La problématique sur la sécurité d'Android reste entière

Que retenir de cette histoire à rebondissements ? Que les mises à jour actuellement en cours de distribution ne corrigent qu’une partie de Stagefright et que les utilisateurs restent finalement aussi vulnérables qu’au début. Il va donc falloir attendre que d’autres correctifs arrivent, en espérant qu’ils fassent cette fois le tour de la question. Le chercheur Joshua Drake a pourtant bien une idée de ce qu’il suffirait de faire : couper complètement les ponts entre la bibliothèque Stagefright et Internet, Google ayant estimé jusqu'à présent que c'était une bonne idée.

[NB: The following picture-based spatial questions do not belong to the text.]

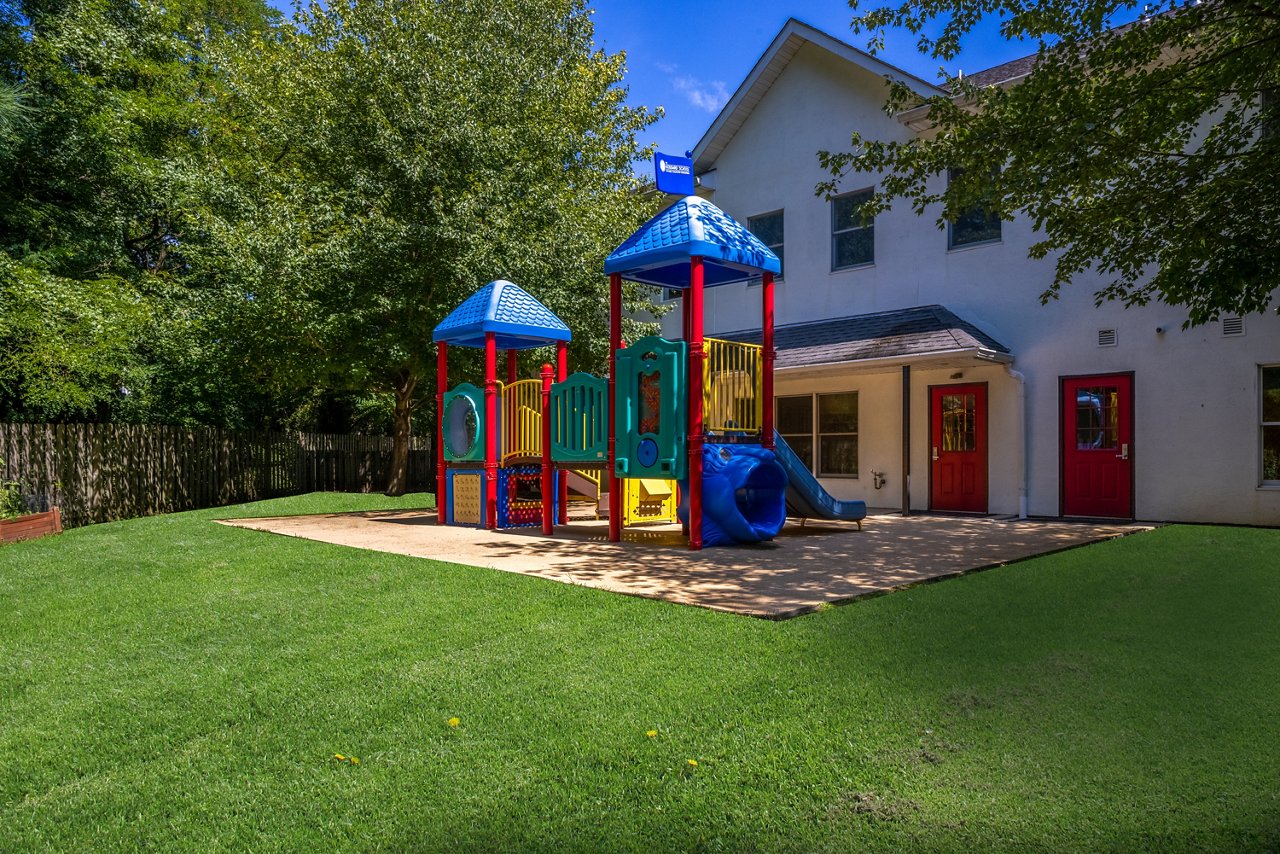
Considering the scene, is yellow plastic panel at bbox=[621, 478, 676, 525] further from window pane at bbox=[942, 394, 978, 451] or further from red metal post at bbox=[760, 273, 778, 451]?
window pane at bbox=[942, 394, 978, 451]

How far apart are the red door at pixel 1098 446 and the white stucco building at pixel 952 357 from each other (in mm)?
22

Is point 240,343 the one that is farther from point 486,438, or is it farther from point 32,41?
point 32,41


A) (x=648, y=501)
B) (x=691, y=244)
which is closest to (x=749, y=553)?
(x=648, y=501)

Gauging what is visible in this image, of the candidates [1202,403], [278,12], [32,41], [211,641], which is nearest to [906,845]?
[211,641]

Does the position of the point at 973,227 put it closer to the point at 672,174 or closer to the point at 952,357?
the point at 952,357

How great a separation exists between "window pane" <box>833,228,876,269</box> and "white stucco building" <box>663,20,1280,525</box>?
0.04 m

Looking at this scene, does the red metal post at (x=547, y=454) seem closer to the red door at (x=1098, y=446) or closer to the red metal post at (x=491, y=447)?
the red metal post at (x=491, y=447)

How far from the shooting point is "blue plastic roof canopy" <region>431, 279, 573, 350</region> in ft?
37.0

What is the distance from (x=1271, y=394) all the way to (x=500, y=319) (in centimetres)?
1093

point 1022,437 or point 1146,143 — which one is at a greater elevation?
point 1146,143

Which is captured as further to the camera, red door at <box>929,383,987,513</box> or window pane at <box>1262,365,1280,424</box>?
red door at <box>929,383,987,513</box>

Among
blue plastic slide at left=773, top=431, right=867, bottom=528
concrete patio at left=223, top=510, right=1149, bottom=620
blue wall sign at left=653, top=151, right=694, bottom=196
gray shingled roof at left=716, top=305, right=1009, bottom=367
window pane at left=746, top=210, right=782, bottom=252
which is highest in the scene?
window pane at left=746, top=210, right=782, bottom=252

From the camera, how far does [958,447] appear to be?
14.1 metres

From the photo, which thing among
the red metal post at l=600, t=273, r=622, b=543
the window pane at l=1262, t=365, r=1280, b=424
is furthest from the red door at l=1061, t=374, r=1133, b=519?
the red metal post at l=600, t=273, r=622, b=543
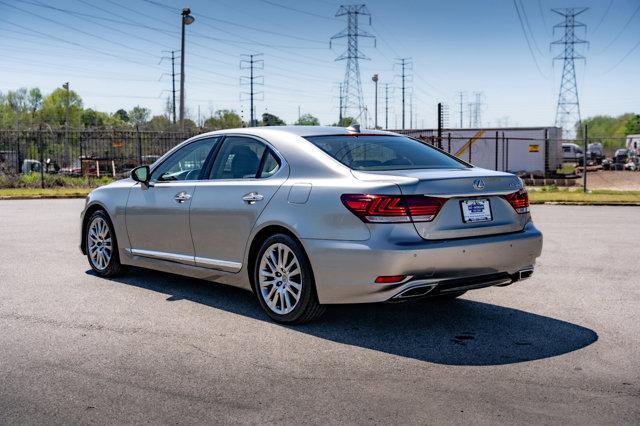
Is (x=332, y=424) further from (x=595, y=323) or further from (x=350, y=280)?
(x=595, y=323)

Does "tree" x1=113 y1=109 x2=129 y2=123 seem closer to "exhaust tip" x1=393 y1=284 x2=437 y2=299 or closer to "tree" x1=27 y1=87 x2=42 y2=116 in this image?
"tree" x1=27 y1=87 x2=42 y2=116

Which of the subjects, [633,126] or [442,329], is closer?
[442,329]

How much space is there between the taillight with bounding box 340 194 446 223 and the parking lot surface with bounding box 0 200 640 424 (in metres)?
0.93

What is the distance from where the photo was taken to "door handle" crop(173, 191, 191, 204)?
7.01m

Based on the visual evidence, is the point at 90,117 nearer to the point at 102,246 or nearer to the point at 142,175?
the point at 102,246

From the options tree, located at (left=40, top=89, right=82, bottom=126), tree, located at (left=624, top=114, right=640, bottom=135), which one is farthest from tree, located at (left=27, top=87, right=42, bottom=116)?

Par ailleurs, ces futurs téléchargements ne résoudront pas le problème de la fragmentation d’Android, jouant ici un rôle particulièrement sérieux. Pas question ici de faire valoir que les services Google, permettant à la plupart des applications de fonctionner, sont mis à jour et disponibles presque partout. C’est bien la version d’Android qui compte, et si la faille peut être exploitée dès la mouture 2.2, les mécanismes qui en ralentissent l’exploitation, tels que l’ASLR (Address Space Layout Randomization), ne sont réellement disponibles que dans la branche 5.X. Et près de 82 % des appareils Android n’en disposent pas.